→ **Collected data entries**

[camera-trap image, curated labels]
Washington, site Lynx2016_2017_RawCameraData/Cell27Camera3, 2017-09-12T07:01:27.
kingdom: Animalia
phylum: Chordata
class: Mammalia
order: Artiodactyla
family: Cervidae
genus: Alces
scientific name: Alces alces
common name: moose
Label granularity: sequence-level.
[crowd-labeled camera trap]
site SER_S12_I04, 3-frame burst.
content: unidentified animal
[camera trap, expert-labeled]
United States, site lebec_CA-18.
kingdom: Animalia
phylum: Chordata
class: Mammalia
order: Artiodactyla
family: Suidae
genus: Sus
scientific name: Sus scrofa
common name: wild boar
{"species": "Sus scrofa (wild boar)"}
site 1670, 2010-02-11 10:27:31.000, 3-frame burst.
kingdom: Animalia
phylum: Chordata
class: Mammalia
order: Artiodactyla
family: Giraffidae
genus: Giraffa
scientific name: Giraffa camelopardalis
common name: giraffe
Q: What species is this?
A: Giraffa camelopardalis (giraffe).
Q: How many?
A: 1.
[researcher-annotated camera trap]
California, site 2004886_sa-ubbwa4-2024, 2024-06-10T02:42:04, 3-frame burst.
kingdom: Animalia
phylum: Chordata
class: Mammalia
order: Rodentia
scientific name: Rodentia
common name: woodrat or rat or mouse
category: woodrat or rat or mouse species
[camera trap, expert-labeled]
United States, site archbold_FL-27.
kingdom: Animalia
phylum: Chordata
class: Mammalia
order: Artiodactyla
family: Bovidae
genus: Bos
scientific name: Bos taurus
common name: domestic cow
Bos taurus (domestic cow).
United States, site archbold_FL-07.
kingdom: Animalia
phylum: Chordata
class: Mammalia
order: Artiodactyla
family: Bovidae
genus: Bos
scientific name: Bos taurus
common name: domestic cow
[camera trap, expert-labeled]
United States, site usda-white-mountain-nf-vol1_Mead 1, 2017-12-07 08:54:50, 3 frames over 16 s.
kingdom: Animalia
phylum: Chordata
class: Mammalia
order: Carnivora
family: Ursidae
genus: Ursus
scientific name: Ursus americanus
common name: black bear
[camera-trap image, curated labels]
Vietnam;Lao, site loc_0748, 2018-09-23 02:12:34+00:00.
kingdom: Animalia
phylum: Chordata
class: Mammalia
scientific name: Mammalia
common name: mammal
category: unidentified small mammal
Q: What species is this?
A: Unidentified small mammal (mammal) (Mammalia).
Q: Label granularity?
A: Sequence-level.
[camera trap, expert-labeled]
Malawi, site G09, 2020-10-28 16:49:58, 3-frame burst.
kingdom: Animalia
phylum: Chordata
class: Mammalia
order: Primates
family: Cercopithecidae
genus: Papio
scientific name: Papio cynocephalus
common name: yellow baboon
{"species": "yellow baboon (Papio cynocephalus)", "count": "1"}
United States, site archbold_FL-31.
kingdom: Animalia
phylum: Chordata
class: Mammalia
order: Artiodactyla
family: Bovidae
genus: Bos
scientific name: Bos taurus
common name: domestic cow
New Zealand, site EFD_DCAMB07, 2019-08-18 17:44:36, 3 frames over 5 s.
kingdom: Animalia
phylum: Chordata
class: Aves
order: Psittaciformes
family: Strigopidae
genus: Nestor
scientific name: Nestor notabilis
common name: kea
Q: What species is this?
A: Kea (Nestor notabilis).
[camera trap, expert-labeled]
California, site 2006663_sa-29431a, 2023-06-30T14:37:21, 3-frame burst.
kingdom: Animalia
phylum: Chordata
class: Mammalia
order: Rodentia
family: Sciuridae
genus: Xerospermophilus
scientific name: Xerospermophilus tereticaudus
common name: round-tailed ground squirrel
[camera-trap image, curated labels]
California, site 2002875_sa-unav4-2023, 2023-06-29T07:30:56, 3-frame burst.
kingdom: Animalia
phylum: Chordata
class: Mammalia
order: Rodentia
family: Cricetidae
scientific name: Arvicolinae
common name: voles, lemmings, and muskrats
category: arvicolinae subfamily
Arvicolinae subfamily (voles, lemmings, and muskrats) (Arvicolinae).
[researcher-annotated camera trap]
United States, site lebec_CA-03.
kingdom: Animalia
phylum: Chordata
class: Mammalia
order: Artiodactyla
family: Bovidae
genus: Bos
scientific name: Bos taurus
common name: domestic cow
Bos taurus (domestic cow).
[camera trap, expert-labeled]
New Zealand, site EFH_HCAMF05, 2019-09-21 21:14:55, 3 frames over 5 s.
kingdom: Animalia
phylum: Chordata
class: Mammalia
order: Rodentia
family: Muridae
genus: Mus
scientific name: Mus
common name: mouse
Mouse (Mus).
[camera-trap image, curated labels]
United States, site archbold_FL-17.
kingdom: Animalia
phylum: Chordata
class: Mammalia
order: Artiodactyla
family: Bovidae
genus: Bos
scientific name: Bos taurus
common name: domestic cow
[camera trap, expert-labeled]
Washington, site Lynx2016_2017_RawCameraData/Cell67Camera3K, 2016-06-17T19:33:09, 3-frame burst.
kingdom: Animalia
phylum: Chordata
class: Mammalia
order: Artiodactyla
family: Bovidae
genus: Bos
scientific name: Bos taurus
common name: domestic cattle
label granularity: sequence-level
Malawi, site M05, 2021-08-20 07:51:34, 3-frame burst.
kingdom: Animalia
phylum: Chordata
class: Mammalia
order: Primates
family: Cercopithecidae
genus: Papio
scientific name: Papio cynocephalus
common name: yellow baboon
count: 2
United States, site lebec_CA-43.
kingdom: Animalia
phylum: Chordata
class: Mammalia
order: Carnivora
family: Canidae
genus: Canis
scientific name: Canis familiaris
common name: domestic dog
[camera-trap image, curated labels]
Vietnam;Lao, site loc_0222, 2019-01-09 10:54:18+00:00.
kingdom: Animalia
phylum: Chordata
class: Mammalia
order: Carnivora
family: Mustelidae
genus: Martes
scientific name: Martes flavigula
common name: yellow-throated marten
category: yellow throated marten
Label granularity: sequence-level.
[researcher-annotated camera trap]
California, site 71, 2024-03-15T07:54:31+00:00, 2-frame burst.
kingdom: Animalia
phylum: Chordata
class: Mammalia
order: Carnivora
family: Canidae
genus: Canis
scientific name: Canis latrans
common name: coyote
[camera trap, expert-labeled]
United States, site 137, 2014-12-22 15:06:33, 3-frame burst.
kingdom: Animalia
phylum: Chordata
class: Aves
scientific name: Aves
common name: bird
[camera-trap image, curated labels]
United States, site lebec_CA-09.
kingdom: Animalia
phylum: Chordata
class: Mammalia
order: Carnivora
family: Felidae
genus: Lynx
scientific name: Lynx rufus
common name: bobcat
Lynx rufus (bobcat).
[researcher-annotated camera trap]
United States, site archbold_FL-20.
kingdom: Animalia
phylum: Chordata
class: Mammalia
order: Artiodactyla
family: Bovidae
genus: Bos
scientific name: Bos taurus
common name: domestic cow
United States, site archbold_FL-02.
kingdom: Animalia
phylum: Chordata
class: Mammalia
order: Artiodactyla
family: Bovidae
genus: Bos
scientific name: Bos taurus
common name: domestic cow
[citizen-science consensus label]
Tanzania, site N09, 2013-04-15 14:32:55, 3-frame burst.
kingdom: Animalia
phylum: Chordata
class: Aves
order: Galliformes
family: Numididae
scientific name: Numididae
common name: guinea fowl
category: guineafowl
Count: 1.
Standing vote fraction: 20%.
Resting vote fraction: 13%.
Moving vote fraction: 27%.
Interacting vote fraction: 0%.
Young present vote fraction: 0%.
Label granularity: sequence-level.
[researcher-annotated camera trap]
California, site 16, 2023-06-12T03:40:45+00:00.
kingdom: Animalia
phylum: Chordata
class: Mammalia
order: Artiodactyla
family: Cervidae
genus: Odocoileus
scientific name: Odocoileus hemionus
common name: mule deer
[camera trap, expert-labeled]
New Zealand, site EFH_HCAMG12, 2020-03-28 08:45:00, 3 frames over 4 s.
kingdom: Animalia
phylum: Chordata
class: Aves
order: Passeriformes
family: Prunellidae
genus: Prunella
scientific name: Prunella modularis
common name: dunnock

→ **DIRECTIONS FOR THIS TASK**
Every line of the records containing the word "United" must appear in the answer.

→ **ANSWER SECTION**
United States, site lebec_CA-18.
United States, site archbold_FL-27.
United States, site archbold_FL-07.
United States, site usda-white-mountain-nf-vol1_Mead 1, 2017-12-07 08:54:50, 3 frames over 16 s.
United States, site archbold_FL-31.
United States, site lebec_CA-03.
United States, site archbold_FL-17.
United States, site lebec_CA-43.
United States, site 137, 2014-12-22 15:06:33, 3-frame burst.
United States, site lebec_CA-09.
United States, site archbold_FL-20.
United States, site archbold_FL-02.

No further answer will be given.